Karp was hired after a crowdfunding effort by advocates for Jay the cat.

Meagher asked Lewis County’s three Superior Court judges to deny the motion to convene a grand jury without a hearing. 

“Angry animal rights mobs don’t determine whether we charge someone with a crime; prosecutors make that decision,” Meagher wrote.

Karp wrote in a Facebook post that he plans to reply to Meagher’s argument next week.  

On April 28, the Centralia Police Department arrested a man on suspicion of killing the cat in the 100 block of Virginia Drive in Centralia. 

However, the Lewis County Prosecutor’s Office determined soon after reviewing the case that there was not enough evidence against the man to charge him, but that it seemed a group of children were involved. 

The Prosecutor’s Office noted at the time that it appeared the man was attempting to put the cat out of its misery by killing it. 

The cat was “squeezed,” had been thrown or dropped from a second-story balcony at least twice and had a stone thrown or dropped on its head, according to the Prosecutor’s Office. The cat was also stabbed in the head at some point.

An 11-year-old girl was determined to have caused the initial injury to the cat, and is currently in compliance with a Juvenile Court diversion program.

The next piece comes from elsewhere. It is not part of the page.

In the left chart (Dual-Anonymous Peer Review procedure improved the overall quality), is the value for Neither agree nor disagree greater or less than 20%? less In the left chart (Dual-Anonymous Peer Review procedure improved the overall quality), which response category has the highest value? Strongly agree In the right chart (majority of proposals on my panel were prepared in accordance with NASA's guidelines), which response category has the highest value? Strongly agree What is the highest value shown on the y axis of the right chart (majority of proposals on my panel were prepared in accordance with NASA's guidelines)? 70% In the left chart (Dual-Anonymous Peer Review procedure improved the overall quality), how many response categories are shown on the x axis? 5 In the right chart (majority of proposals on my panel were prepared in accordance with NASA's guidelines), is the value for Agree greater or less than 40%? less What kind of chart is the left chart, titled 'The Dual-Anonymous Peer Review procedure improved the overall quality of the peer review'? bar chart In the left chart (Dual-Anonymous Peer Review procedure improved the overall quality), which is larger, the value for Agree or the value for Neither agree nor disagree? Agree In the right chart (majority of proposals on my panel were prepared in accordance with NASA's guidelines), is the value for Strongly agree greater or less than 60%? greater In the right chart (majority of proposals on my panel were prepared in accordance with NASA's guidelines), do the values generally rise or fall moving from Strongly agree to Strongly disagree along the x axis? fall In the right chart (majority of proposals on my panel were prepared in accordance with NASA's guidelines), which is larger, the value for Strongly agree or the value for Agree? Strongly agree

On Tuesday, Adam Karp and plaintiff Erika Johnson, a Thurston County-based animal control officer and animal cruelty investigator, brought a civil motion asking Lewis County District Court Judge R.W. Buzzard to direct the Lewis County Prosecutor’s Office to file misdemeanor charges against three adults allegedly involved in the cat’s death. 

Meagher, representing the Prosecutor’s Office at Tuesday’s hearing on the motion, said his office thoroughly investigated the case and determined it was not feasible to charge the adults.

“This was the state’s best case, against the 11-year-old,” he said in court Tuesday.

Buzzard sided with the Prosecutor’s Office, concluding that there was not enough admissible evidence to charge and convict any of the three adults on cruelty charges in District Court. 

He denied Karp’s request and said the motion would go no further in District Court. 

Immediately after Buzzard’s ruling, Karp filed his request to convene a grand jury in Lewis County Superior Court to consider a felony charge against one of the adults allegedly involved in the cat’s death. 

Meagher filed his response to the request two days later.